**Task instructions**
Please transcribe exactly the line that holds "Photo - Oklahoma" and all lines that follow it to the end of the records below, omitting any pictures.

**Dataset excerpts**
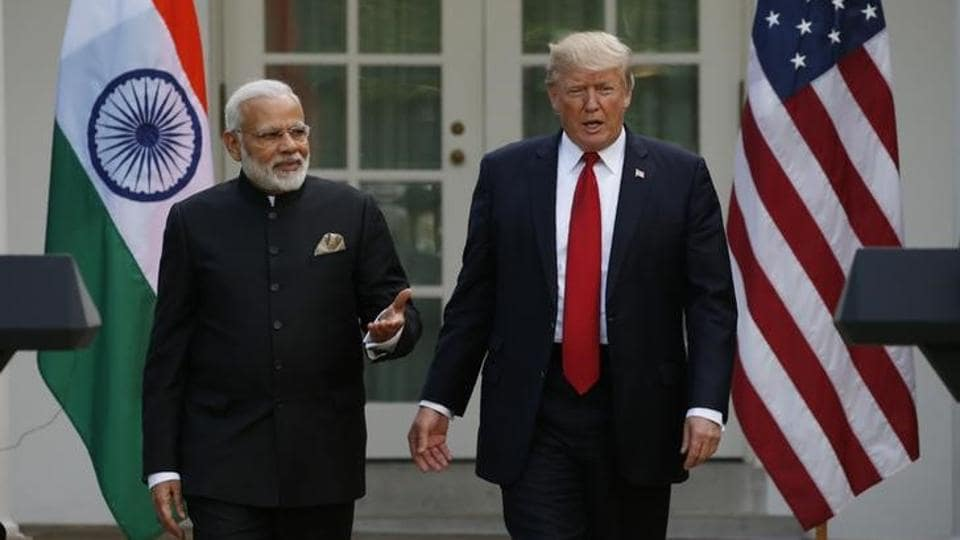 US President Donald Trump (R) arrives for a joint news conference with Indian Prime Minister Narendra Modi in the Rose Garden of the White House in Washington, US, on June 26.
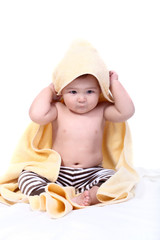 bright portrait of adorable baby wrapped in towel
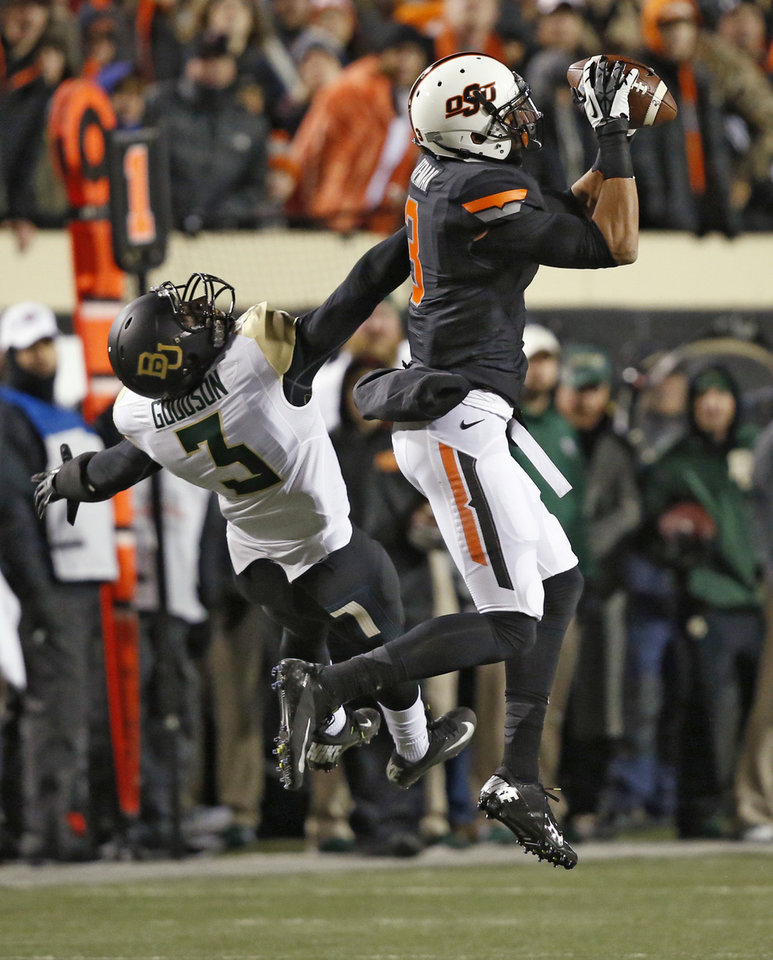 Photo - Oklahoma State wide receiver Marcell Ateman (3) grabs a pass in front of Baylor cornerback Demetri Goodson (3) in the first quarter of an NCAA college football game in Stillwater, Okla., Saturday, Nov. 23, 2013. (AP Photo/Sue Ogrocki)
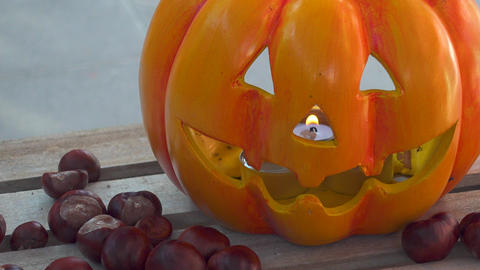 Halloween Pumpkin with Chestnuts Decoration on wooden box Footage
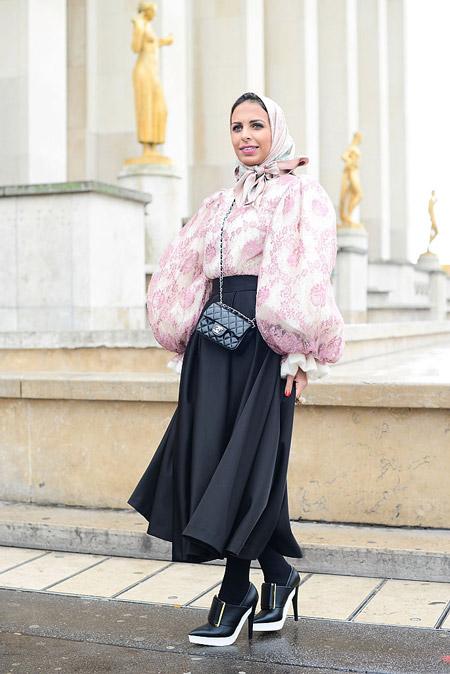Девушка в черной длинной юбке, розовая блуза с принтом, маленькая сумочка
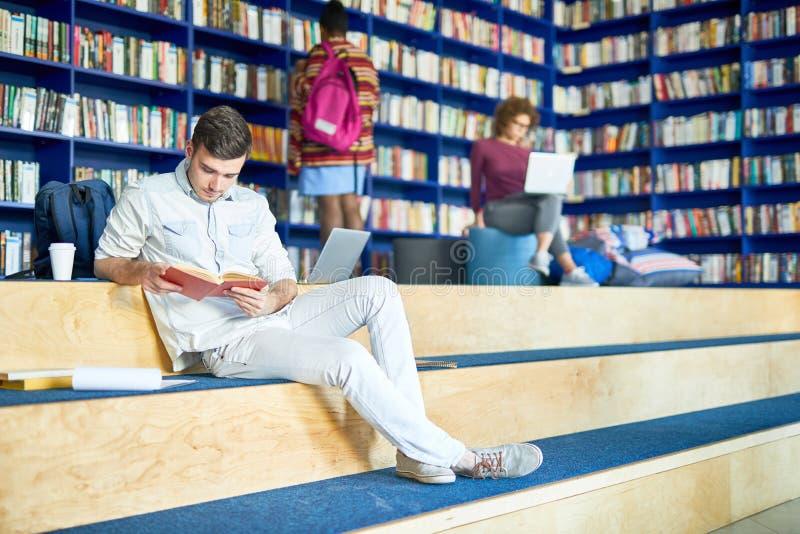 Poważny uczeń robi do domu zadaniu w bibliotece obrazy royalty free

**Output below**
 Photo - Oklahoma State wide receiver Marcell Ateman (3) grabs a pass in front of Baylor cornerback Demetri Goodson (3) in the first quarter of an NCAA college football game in Stillwater, Okla., Saturday, Nov. 23, 2013. (AP Photo/Sue Ogrocki)
 Halloween Pumpkin with Chestnuts Decoration on wooden box Footage
Девушка в черной длинной юбке, розовая блуза с принтом, маленькая сумочка
 Poważny uczeń robi do domu zadaniu w bibliotece obrazy royalty free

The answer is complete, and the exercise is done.